B. Jurisdictional Discovery
In the absence of sufficient facts to demonstrate jurisdiction, the Court has discretion to allow jurisdictional discovery. Such discovery is typically allowed where an insufficient factual record exists or where key jurisdictional facts are contested. Here, an insufficient factual record does exist, but Plaintiff currently is so far, both in fact and in law, from asserting a prima facie case of proper service that the Court does not see jurisdictional discovery as merited.
C. Quashing Service
Although the Court may dismiss the case, quashing service is the typical remedy if initial defects in service might be corrected, and the Court chooses to quash service rather than to dismiss the case.
V. CONCLUSION
Because Plaintiff has not properly served the TUI Defendants, the Court orders service quashed. Plaintiffs motion for entry of default is DENIED.
IT IS SO ORDERED.
Notes
. Plaintiff does not concede that this analysis should be used, instead arguing that Schlunk establishes the principle that service on a wholly owned domestic subsidiary constitutes service upon its parent. Justice Brennan's concurrence does contain language suggesting that such service is possible, see Schlunk at 708,
. California law also uses agency/alter ego analysis to determine whether a court may exercise jurisdiction over a defendant. See Sonora Diamond Corp. v. Superior Ct.,
. Plaintiff apparently asserts that it has served TQ3 Travel Solutions GmbH, but the individuals served both work for TQ3 Maritz Americas, Inc.

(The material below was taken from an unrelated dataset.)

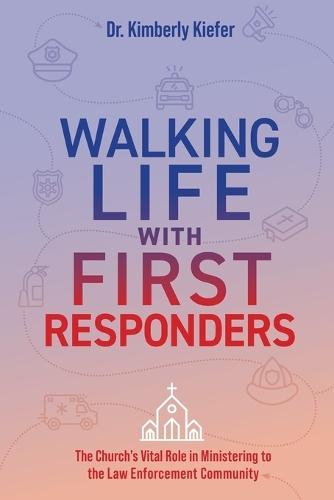 Walking Life with First Responders: The Church's Vital Role in Ministering to the Law Enforcement Community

. Some of Plaintiff’s asserted factual bases for its argument appear to be irrelevant. For example, Plaintiff attached to one declaration a newspaper article that purportedly showed that TUI was engaged in decisions regarding the management structure of its subsidiaries. Pevzner Decl. Exh. E. The article appears to be about TUI UK, which is not a party to this action or a link in any of the chains potentially connecting the served entities to the actual defendants.
. Plaintiff claims to have directly served TQ3 Travel Solutions GmbH, but the person it served' — Mary Burrows, a payroll clerk — works for TQ3 Maritz Americas, Inc.